**Exercise prompt**
Please rewrite all of the items below, swapping "visual context" for "scene" and leaving everything else unchanged. Don't include the pictures in your answer.

-- start --

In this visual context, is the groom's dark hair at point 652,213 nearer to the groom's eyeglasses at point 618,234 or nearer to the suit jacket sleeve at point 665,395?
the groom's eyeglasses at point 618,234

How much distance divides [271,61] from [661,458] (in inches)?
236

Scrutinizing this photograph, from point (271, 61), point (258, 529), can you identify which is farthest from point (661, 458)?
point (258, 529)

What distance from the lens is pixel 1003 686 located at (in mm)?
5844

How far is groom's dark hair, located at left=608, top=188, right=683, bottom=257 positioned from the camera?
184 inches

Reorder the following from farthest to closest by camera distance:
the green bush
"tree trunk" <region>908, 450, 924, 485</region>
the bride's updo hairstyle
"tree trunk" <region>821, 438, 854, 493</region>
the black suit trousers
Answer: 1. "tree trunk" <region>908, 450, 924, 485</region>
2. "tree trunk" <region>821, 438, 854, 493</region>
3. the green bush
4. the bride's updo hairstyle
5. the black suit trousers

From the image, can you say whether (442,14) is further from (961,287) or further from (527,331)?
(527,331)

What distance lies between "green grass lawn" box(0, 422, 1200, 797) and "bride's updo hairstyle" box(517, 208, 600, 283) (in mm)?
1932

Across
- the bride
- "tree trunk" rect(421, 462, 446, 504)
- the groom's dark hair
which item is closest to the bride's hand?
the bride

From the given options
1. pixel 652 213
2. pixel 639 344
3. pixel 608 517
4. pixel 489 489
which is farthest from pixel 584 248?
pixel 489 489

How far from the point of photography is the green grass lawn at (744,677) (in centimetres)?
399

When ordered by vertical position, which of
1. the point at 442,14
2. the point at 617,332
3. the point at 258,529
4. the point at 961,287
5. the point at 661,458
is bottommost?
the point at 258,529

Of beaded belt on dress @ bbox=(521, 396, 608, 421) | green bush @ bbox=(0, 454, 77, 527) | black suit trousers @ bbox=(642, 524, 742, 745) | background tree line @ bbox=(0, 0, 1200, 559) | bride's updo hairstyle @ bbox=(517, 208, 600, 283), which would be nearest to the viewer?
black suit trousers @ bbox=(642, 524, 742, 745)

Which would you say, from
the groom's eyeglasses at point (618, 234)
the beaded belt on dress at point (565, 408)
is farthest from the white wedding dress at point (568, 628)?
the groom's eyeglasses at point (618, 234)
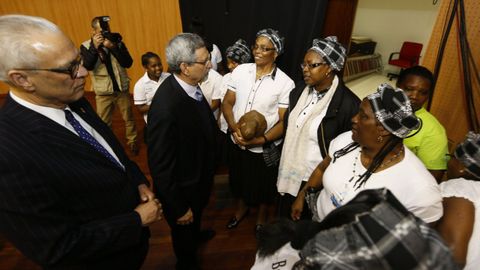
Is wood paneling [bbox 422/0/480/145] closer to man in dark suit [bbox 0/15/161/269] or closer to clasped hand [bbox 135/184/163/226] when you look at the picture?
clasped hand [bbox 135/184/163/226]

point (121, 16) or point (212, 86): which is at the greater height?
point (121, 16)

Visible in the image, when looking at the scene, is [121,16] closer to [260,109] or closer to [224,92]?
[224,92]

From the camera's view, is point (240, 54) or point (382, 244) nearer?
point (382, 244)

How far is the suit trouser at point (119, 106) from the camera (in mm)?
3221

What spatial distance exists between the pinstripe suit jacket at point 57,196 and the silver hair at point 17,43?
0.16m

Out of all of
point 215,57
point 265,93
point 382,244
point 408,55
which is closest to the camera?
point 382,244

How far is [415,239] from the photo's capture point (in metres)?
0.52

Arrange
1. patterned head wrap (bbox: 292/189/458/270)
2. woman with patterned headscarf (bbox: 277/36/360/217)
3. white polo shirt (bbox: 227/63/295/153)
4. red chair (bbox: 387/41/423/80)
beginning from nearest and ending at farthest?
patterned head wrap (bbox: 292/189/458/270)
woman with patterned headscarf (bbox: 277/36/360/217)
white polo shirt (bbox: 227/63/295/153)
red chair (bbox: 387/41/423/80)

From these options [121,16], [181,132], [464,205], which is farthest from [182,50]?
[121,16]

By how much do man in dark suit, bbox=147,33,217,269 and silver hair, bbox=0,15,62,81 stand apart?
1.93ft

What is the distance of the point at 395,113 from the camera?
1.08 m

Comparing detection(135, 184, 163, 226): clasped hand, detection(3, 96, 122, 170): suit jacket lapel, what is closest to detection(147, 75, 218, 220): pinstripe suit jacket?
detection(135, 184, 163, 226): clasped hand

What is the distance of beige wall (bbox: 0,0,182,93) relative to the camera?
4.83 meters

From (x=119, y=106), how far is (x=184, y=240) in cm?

-- end --

**Exercise solution**
In this scene, is the groom's dark hair at point 652,213 nearer to the groom's eyeglasses at point 618,234 or nearer to the suit jacket sleeve at point 665,395?
the groom's eyeglasses at point 618,234

How much distance divides [271,61] from [661,458] (in inches)?
236

Scrutinizing this photograph, from point (271, 61), point (258, 529), can you identify which is farthest from point (661, 458)?
point (258, 529)

What distance from the lens is pixel 1003 686 located at (in mm)?
5844

How far is groom's dark hair, located at left=608, top=188, right=683, bottom=257 positioned from the camera?
184 inches

Reorder the following from farthest to closest by camera distance:
the green bush
"tree trunk" <region>908, 450, 924, 485</region>
the bride's updo hairstyle
"tree trunk" <region>821, 438, 854, 493</region>
the black suit trousers
Answer: 1. "tree trunk" <region>908, 450, 924, 485</region>
2. "tree trunk" <region>821, 438, 854, 493</region>
3. the green bush
4. the bride's updo hairstyle
5. the black suit trousers

From the image, can you say whether (442,14) is further from (961,287) or further from (527,331)?
(527,331)

What distance lies between "green grass lawn" box(0, 422, 1200, 797) and "bride's updo hairstyle" box(517, 208, 600, 283) (in mm)?
1932

Across
- the bride
- "tree trunk" rect(421, 462, 446, 504)
- the groom's dark hair
which item is closest to the bride's hand?
the bride

From the given options
1. pixel 652 213
2. pixel 639 344
3. pixel 608 517
4. pixel 489 489
which is farthest from pixel 584 248?
pixel 489 489

How far from the point of photography is the green grass lawn at (744,677) (in centimetres)?
399

When ordered by vertical position, which of
1. the point at 442,14
2. the point at 617,332
3. the point at 258,529
4. the point at 961,287
5. the point at 661,458
is bottommost?
the point at 258,529

Of beaded belt on dress @ bbox=(521, 396, 608, 421) | green bush @ bbox=(0, 454, 77, 527) | black suit trousers @ bbox=(642, 524, 742, 745) | background tree line @ bbox=(0, 0, 1200, 559) | bride's updo hairstyle @ bbox=(517, 208, 600, 283), which would be nearest to the viewer?
black suit trousers @ bbox=(642, 524, 742, 745)

Which would you say, from
the groom's eyeglasses at point (618, 234)
the beaded belt on dress at point (565, 408)
is farthest from the white wedding dress at point (568, 628)?
the groom's eyeglasses at point (618, 234)
Is wood paneling [bbox 422/0/480/145] closer to man in dark suit [bbox 0/15/161/269] or closer to clasped hand [bbox 135/184/163/226] when you look at the picture?
clasped hand [bbox 135/184/163/226]

point (121, 16) or point (212, 86): which is at the greater height?
point (121, 16)

Visible in the image, when looking at the scene, is [121,16] closer to [260,109] or closer to [224,92]?
[224,92]

From the camera's view, is point (240, 54) or point (382, 244) nearer?
point (382, 244)

How far is the suit trouser at point (119, 106) from the camera (in mm)?
3221

What spatial distance exists between the pinstripe suit jacket at point 57,196 and the silver hair at point 17,43?
0.16m

Out of all of
point 215,57
point 265,93
point 382,244
point 408,55
which is closest to the camera?
point 382,244

How far is [415,239] from the photo's capture point (in metres)?
0.52

Arrange
1. patterned head wrap (bbox: 292/189/458/270)
2. woman with patterned headscarf (bbox: 277/36/360/217)
3. white polo shirt (bbox: 227/63/295/153)
4. red chair (bbox: 387/41/423/80)
beginning from nearest and ending at farthest?
patterned head wrap (bbox: 292/189/458/270)
woman with patterned headscarf (bbox: 277/36/360/217)
white polo shirt (bbox: 227/63/295/153)
red chair (bbox: 387/41/423/80)

From these options [121,16], [181,132], [464,205], which is farthest from [182,50]?
[121,16]

By how much do man in dark suit, bbox=147,33,217,269 and silver hair, bbox=0,15,62,81 stand apart?
1.93ft

What is the distance of the point at 395,113 from the camera?
1.08 m

Comparing detection(135, 184, 163, 226): clasped hand, detection(3, 96, 122, 170): suit jacket lapel, what is closest to detection(147, 75, 218, 220): pinstripe suit jacket?
detection(135, 184, 163, 226): clasped hand

What is the distance of beige wall (bbox: 0,0,182,93) relative to the camera?
4.83 meters

From (x=119, y=106), how far is (x=184, y=240) in cm?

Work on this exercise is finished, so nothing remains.